Let $A$ be a discrete random variable with expected value $a$ and variance $b^2$
$$a:=\Bbb E(A)~~\,\\b^2:=\Bbb{Var}(A)$$
The function F is defined as $$F(x):=\Bbb E[(A-x)^2]$$ Show that $$b^2=(1/2)\cdot \Bbb E(F(A))$$
Hint: Express the function $F(x)$ through $a$, $b^2$ and $A$.

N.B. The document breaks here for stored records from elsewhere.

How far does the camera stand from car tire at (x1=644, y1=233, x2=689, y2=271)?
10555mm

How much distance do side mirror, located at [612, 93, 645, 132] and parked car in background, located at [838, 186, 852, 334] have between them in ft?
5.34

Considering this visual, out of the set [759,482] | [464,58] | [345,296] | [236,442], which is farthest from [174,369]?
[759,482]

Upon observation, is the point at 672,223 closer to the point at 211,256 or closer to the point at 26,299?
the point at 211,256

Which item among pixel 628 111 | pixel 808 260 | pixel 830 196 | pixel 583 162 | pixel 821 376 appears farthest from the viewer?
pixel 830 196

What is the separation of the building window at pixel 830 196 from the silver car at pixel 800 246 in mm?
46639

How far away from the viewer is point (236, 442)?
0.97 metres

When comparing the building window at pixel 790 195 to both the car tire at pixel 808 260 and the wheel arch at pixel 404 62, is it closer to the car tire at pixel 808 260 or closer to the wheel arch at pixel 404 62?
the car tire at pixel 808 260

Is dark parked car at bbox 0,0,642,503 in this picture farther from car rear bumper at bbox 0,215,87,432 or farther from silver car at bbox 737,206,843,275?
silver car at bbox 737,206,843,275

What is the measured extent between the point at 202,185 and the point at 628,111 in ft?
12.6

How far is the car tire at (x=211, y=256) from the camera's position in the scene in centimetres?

I tried a few things but nothing really worked. Thanks in advance!
On
You are told $\mathbb{E}[A] = a$, $Var[A] = b^2$, from which we obtain $\mathbb{E}[A^2] = a^2+b^2$
Assumption: To clarify notations, will assume x to be an instance of Random Variable X. For clarity, I will mark this as $F(X=x)$ instead of $F(x)$. Further, since we are not told in $F(x)$, what the expectation is over, we will presume this to be over A. In this notation, we will write $$F(X=x) := \mathbb{E}_{A}[(A-x)^2]$$
Then we can write: \begin{align*} F(X=x)&=\mathbb{E}_{A}[(A-x)^2]\\ &= \mathbb{E}_{A}[A^2] -2 \mathbb{E}_{A}[Ax]+\mathbb{E}_{A}[x^2]\\&= \mathbb{E}_{A}[A^2] -2x \mathbb{E}_{A}[A]+x^2\\& = a^2+b^2-2ax+x^2 \end{align*} Then, \begin{align*} \mathbb{E}_X[F(X=x)]&=\mathbb{E}_X[a^2+b^2-2ax+x^2]\\ &=a^2+b^2-2a\mathbb{E}_X[X=x]+\mathbb{E}_X[(X=x)^2]\\ \mathbb{E}_A[F(A)]&=a^2+b^2-2a\mathbb{E}_A[A]+\mathbb{E}_A[A^2]\\ &=a^2+b^2-2a\cdot a+(a^2+b^2)\\ &=2b^2\\ \end{align*} which proves $b^2=\frac{\mathbb{E}_A[F(A)]}{2}$ as required
Observation: The question is rather unclear in the first part on how X and A are related. For instance, if one uses $\mathbb{E}_{A|X=x}(\cdot)$ instead of $\mathbb{E}_{A}(\cdot)$ for $F(X=x)$, then, one ends up with an answer of 0 for the given question. Thus one has to assume that x is a free variable (as @Graham Kemp points out in comments)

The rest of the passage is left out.